First, during the 1976-1983 dictatorship, Arquímedes Puccio was a member of the SIDE, the Triple A, and provided “room and board” for those disappeared by the military. But when the military left the government and democracy returned, Puccio could no longer claim the immunity he had enjoyed before. So he started “working on his own” and targeted his future victims, that is to say, rugby player Ricardo Manoukian, engineer Eduardo Aulet, businessman Emilio Naum, and businesswoman Nélida Bollini de Prado. The woman was the only survivor.
El Clan accomplishes several things at once. First, it’s an accurate metaphor for the evil of those obscure years, with one family and their demons closely connected to those of the infamous military dictatorship. Just like the Puccios held their victims in a bathroom and passers-by didn’t know what was going on — or at least pretended they didn’t, or most likely both — the military held illegally detained prisoners in clandestine centres and society at large didn’t know what was going on — or didn’t want to know, or most likely both. In many ways, it’s impossible to think of the Puccios without thinking of the military dictatorship.

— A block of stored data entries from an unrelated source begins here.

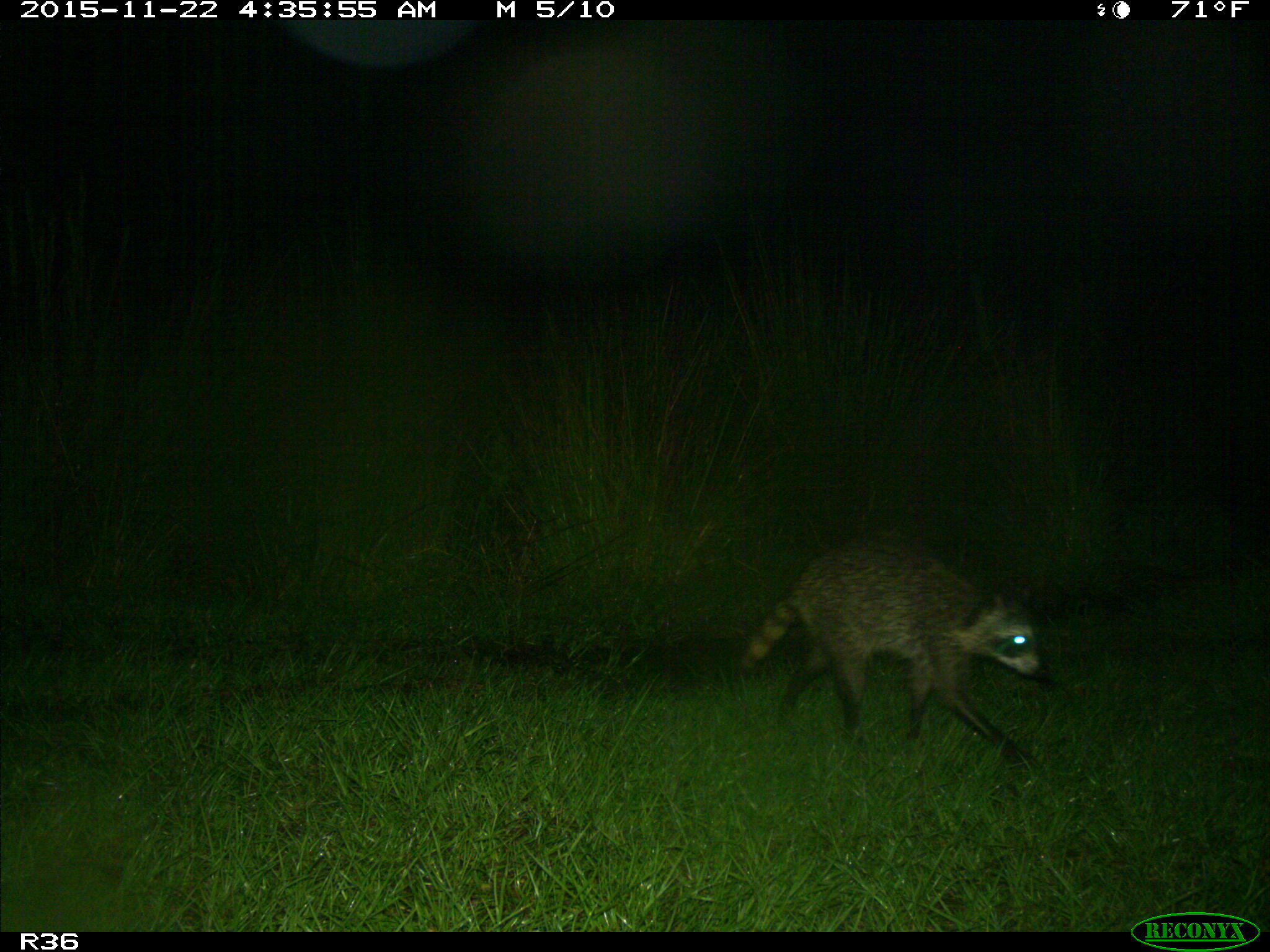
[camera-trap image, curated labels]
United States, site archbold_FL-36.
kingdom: Animalia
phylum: Chordata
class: Mammalia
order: Carnivora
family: Procyonidae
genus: Procyon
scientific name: Procyon lotor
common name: common raccoon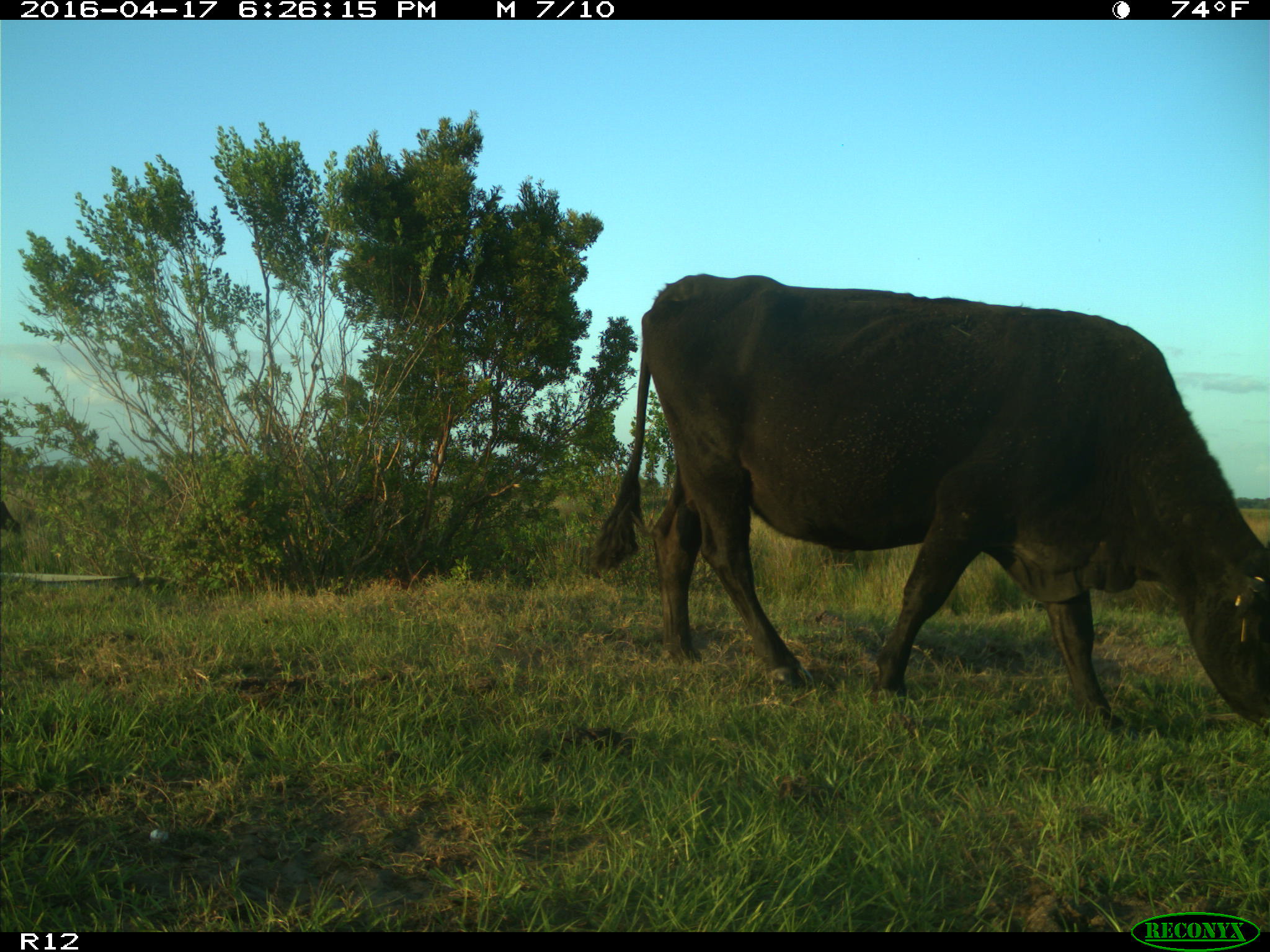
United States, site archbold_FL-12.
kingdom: Animalia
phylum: Chordata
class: Mammalia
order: Artiodactyla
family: Bovidae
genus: Bos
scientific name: Bos taurus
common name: domestic cow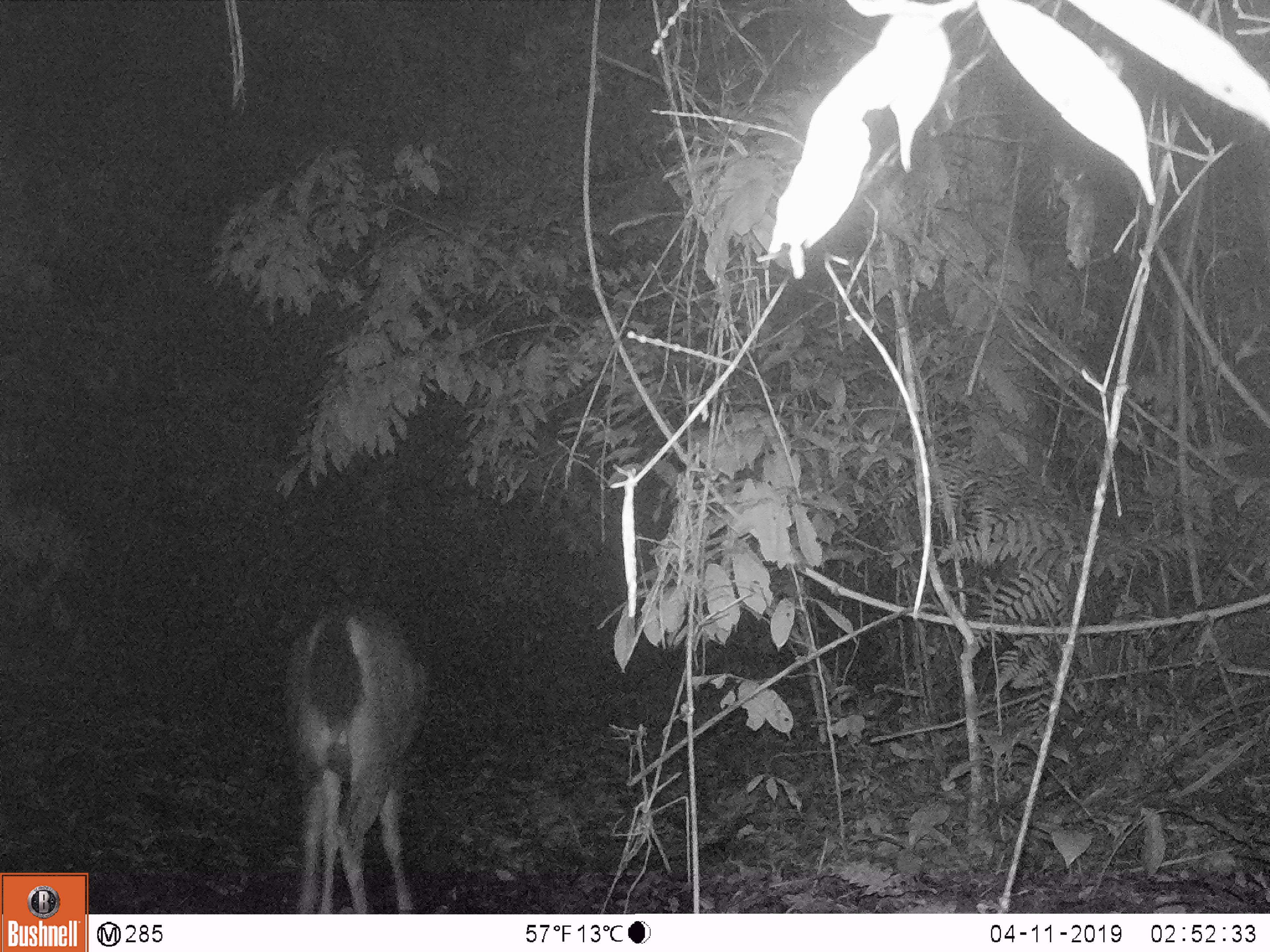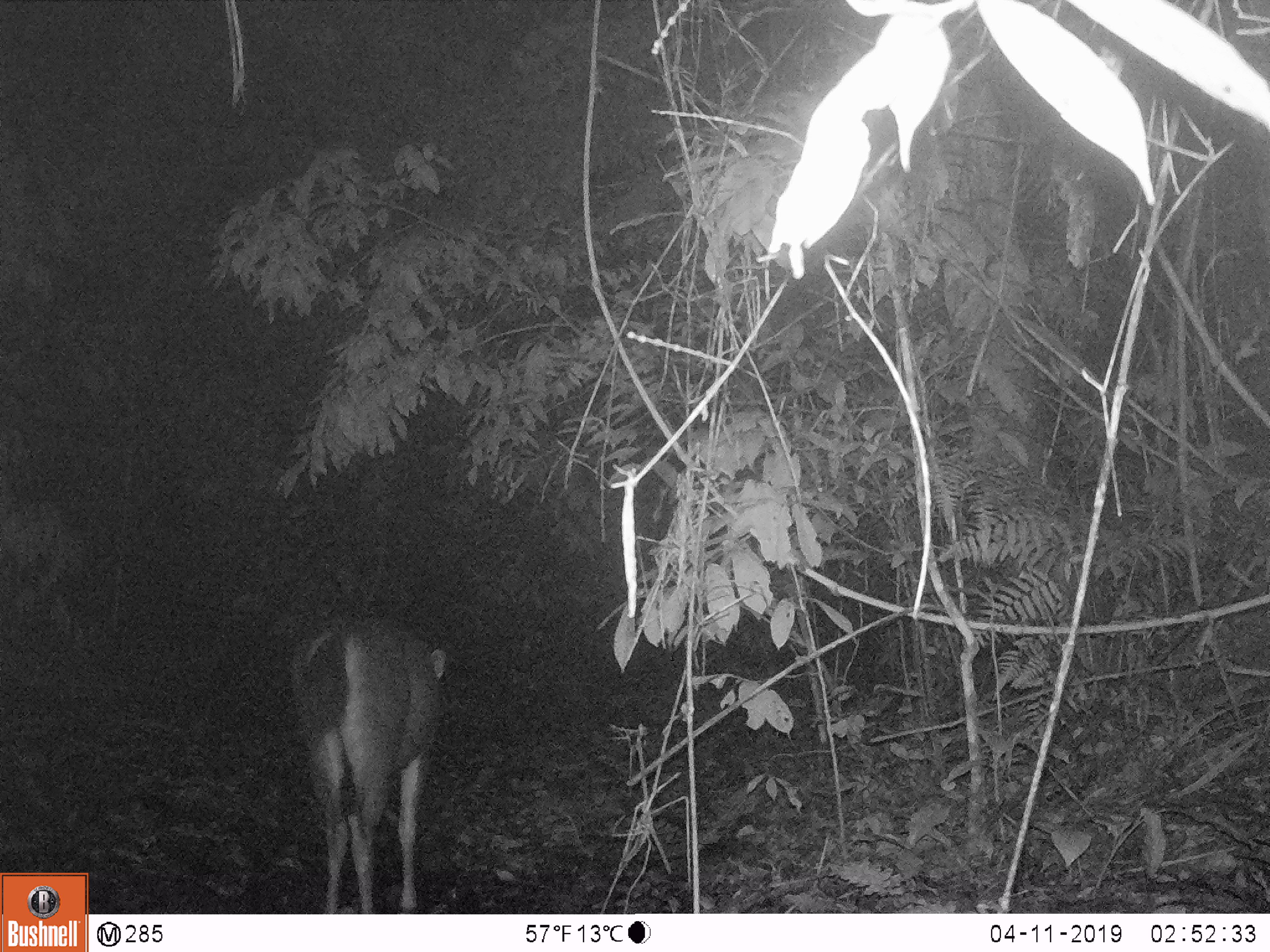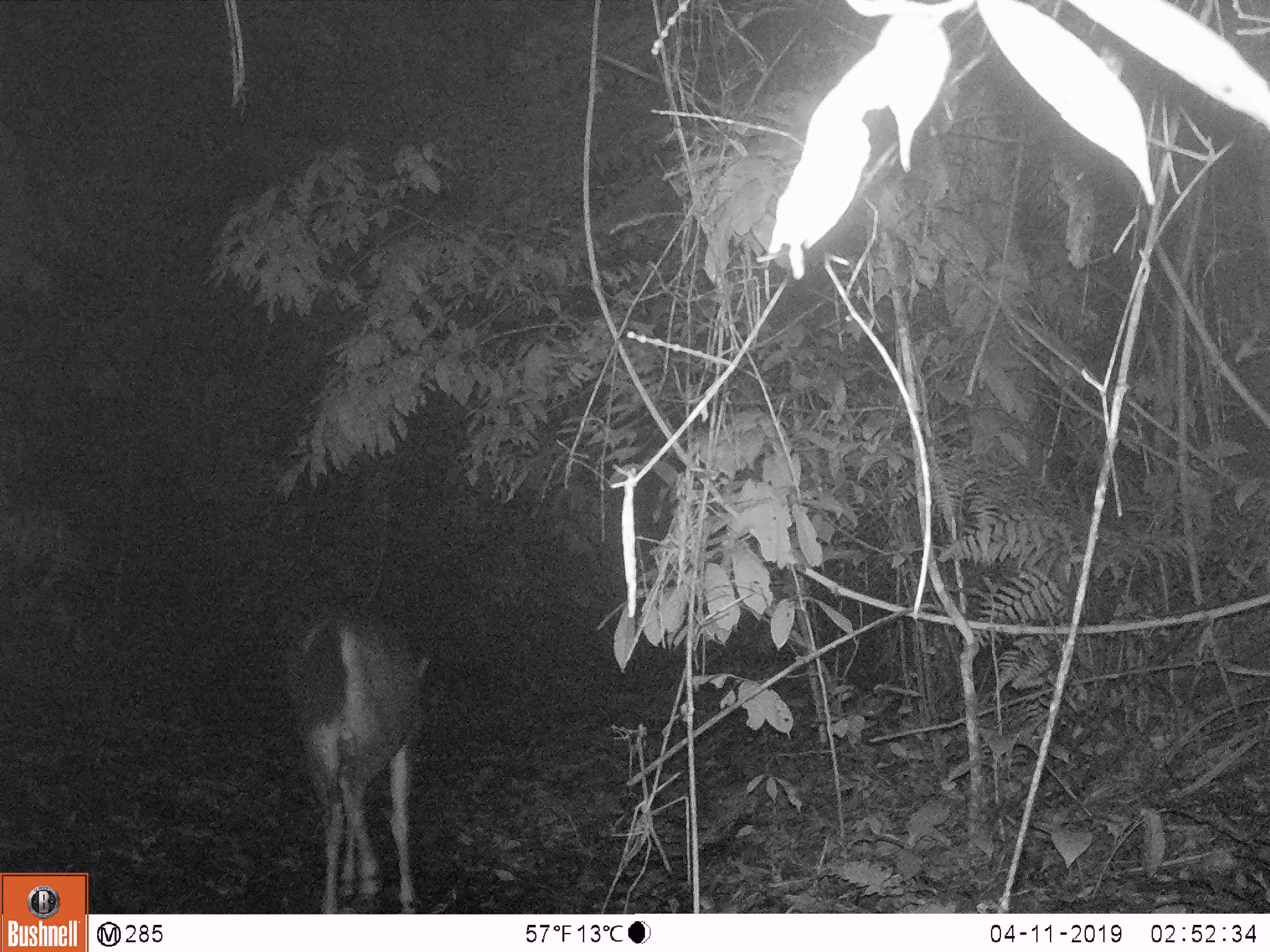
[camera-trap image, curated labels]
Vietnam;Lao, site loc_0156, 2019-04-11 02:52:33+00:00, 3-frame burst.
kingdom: Animalia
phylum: Chordata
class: Mammalia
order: Artiodactyla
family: Cervidae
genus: Rusa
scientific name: Rusa unicolor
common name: sambar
Sambar (Rusa unicolor). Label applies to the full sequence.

Secondly, Trapero casts a very comprehensive gaze upon the duality of this family. It would have been very easy to portray them as out-of-these-world monsters, but it wouldn’t have been true. The nature of the Puccios was far more complex that what could be seen at first sight, and the switching between their family life and their criminal one is meticulously expressed in seemingly minor signs. You have to remember that the evil is in the details.
And thirdly, while El Clan is a solid thriller, you can also see it as a horror feature, one where the monster lurks behind a familiar and friendly façade. A study in what sinister is all about, if you will.
El Clan (Argentina, 2015). Written and directed by Pablo Trapero. With Guillermo Francella, Peter Lanzani, Lili Popovich, Gastón Cocchiarale, Franco Masini, Giselle Motta. Cinematography: Julián Apezteguía. Editing: Pablo Trapero, Alejandro Carrillo Penovi (SAE). Running time: 108 minutes.